Maria João Cantinho nasceu em 1963, em Lisboa. Viveu em Angola até à adolescência e regressou a Portugal, após a independência de Angola. Licenciou-se e realizou a dissertação de mestrado em filosofia, na área de estética. É professora no ensino secundário. Colaborou na revista Livros, na revistas on-line Crítica - Central de Cultura e é membro do conselho editorial da Storm Magazine no jornal de poesia Hablar/Falar de Poesia, pela parte da Casa Fernando Pessoa. Integra o conselho editorial da revista Agulha, onde colabora regularmente. No ano de 2001 publicou o livro de contos A Garça. Em 2002, publicou o livro de poesia Abrirás a Noite com um Sulco, ao qual foi atribuída uma menção honrosa no prémio da Associação Fernando Pessoa. Tem publicações diversas, no âmbito de prémios literários e menções honrosas, nas modalidades de conto e poesia.

Maria João Cantinho

 

Dai-me o exacto exercício das palavras
flores de carne, sangradas
até à minúcia. Rigorosas.

Mas como dizer a dança
da luz, sobre os teus passos,
o riso, a errância dos gestos
sem que as metáforas destruam a exactidão
e a música se enrole nas sílabas,
como dois amantes
esquecendo a dualidade,
entrando na vertigem da unidade?

 

Uma mulher que se deita entre solidão e flores
que se cobre de pássaros e luz
e dorme entre imagens e cegos espelhos.

No coração da magnólia

 

 

De repente a magnólia
pulsa, não digas a solidão.

Guarda tudo, pois a música escoa,
um rumor de chuva
mansa, cintila
no rastro da lua

e pulsa o coração,
chegam os seres da noite
de pálpebras carregadas
sonhos em filigrana,
o grito contido.

O orvalho acontece
por dentro, olhos recolhidos
na saudade, o frio,

de repente a magnólia
pulsa, e a escuridão
é um adágio, não digas a solidão.

Alguém que me lê
o centro do coração ilumina-se,
o poema flui e ouves
o canto, não as palavras
decepadas,
arrancadas à opacidade.

Ouves. No coração da magnólia.

 

 

Uma palavra única e limpa
inequívoca e clara

Extraído ouro do real,
louvando, pintando
a mão que tece
o sinal, o traço.

Divina limalha
ou imagem mais pura
que a luz do mar
quando é manhã.

 

 

um deus que caminha
invisível, por dentro dos jacarandás
desenhando a orla da noite
o arrepio do mar.

os barcos esperam-no
quietos, guardando a luz,
os olhos do deus, o seu deslizar
entre as águas tranquilas.

 

a Daniel Faria

caminhar sobre as palavras
com os pulsos amarrados à vida,
ainda o medo, o tempo alucinado.

vem, repara na ternura
aqui sangra o silêncio da pedra
por entre os alvéolos da luz
respirando nos pulmões
de antigos afogados.

Esta é a luz que nasce de ti. Do poema.
Azul, essa luz que se ergue dos mortos
e irradia em terra de ninguém.

 

 

a Sylvia Plath

Devora-te a escuridão.
Percorrendo cada esquina, cada rua
e os cães conhecem-te o olhar
onde o líquido fel e o sabor a sangue
te inunda os lábios pelo despertar
de todas as manhãs.

Danças pela noite fora
como se o tempo te pertencesse
e lírios azuis florescem dos teus gestos,
tão absurdos e inúteis
como a tua valsa nos braços da noite.

Guardo a tua imagem nua e
etéreo corpo bebendo a luz,
tão perto da água e as estrelas reflectem
o teu improvável destino. Já não vês a vida.

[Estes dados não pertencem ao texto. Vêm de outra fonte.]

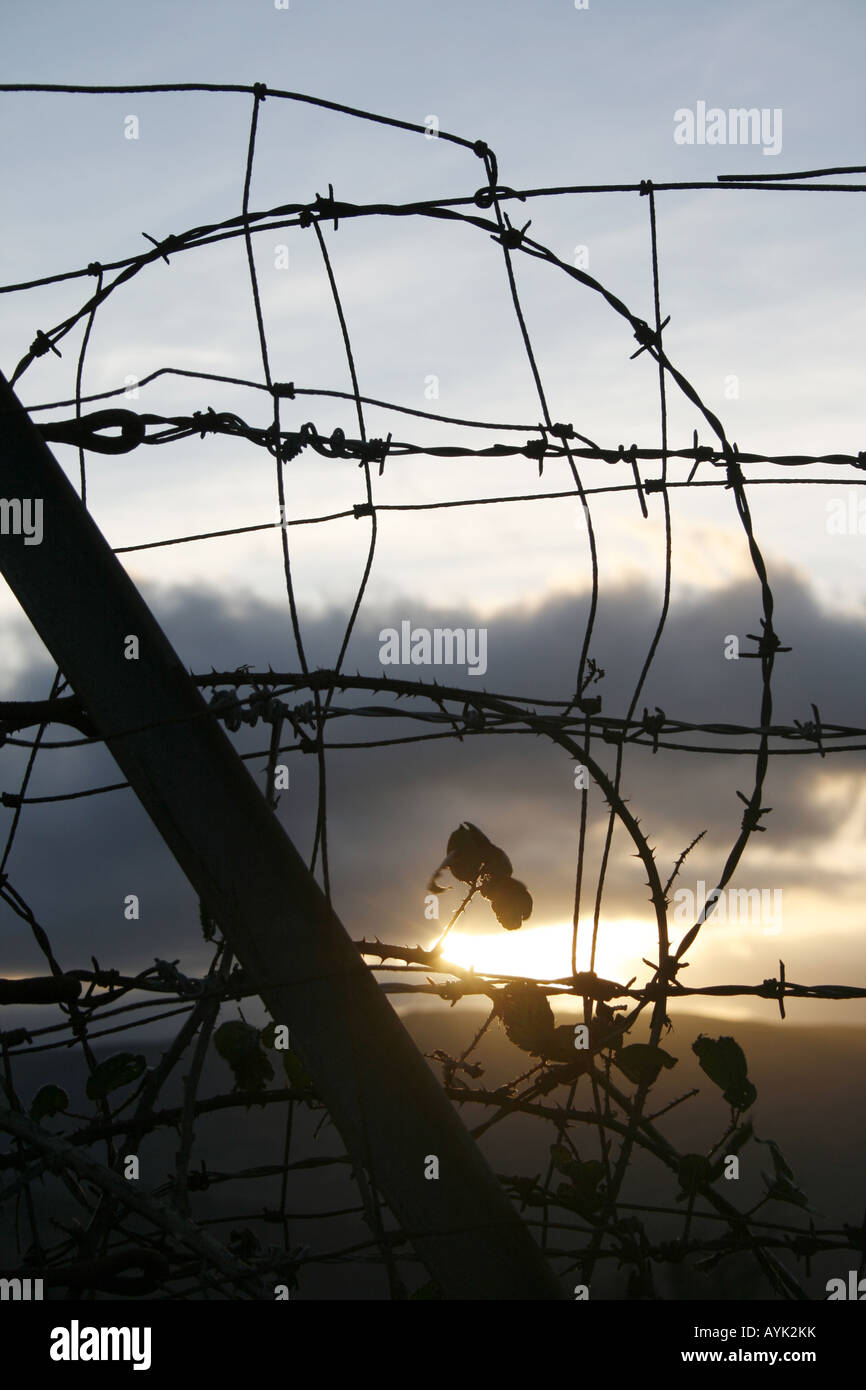 brambles and barbed wire fence in countryside Stock Photo: 17126598 ...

O teu olhar sobrevoa a areia
do calcinado deserto. Não há esquecimento.
E são os dedos dóceis, embora firmes,
da tua solidão a escrever as cicatrizes
na tua pele os mapas da desolação,
onde retiras o alimento do teu destino.

Sem olhar para trás. E danças pela escuridão adentro
com vidros atravessando as pálpebras
do teu sono.

 

a F.M.

Fere esse dardo, um pedaço de mim que entra em guerra consigo próprio. Chama que se atravessa na carne e luta contra o repouso que se busca. Duas asas que cobrem a terra e o corpo sangra. Duas asas lutando por erguer-se e libertar-se da terra. Lutando por elevar o rosto do anjo ao olhar de deus. Aí a luz, penetrando a densa camada que transforma o mundo em escuridão. A pele esticada sob o céu, os órgãos à transparência. O desejo. Como um tambor, a pele esticada, os nervos à superfície. Pequenos veios esverdeados, cruzando-se infinitamente. Um dédalo à visibilidade da pele, que estremece. O céu em cima, o inferno a suportá-lo. O corpo algures, a desejar o nome, em fúria adocicada de querer fundir-se num outro, de que procura o nome. Suspende-se nas asas do tempo, fulge na memória, procura o intervalo entre dois instantes. Nem passado nem futuro. O instante do Agora. O Aqui onde é. A pele estremece entre os lilases da noite, perde-se na saliva salgada do mar. O corpo enlouquece à procura do nome que o faz vibrar. Esse dardo traz consigo o sabor de um nome.

 

 

Anjos amortalhados nas vértebras da noite
abrigados no enigmático sorriso
com que me afrontam. Esse um exercício
de exactidão numérica, rasando
o fogo na navalha da escuridão.

Anjos amortalhados no véu das asas
de olhos vazios, aves escuras desorbitadas,
pendurados como casacos amarrotados
nas luminosas entranhas de um animal.

Anjos amortalhados no redobrar do vazio
onde o tempo se enrola sobre si próprio
e se fecha numa pedra ou estrela coagulada.

Ouve. Toca a finados, o tempo todo
é por ti ainda, este requiem
sem que o reconheças, no inumerável
reflexo dos espelhos. Anjos espreitam-te.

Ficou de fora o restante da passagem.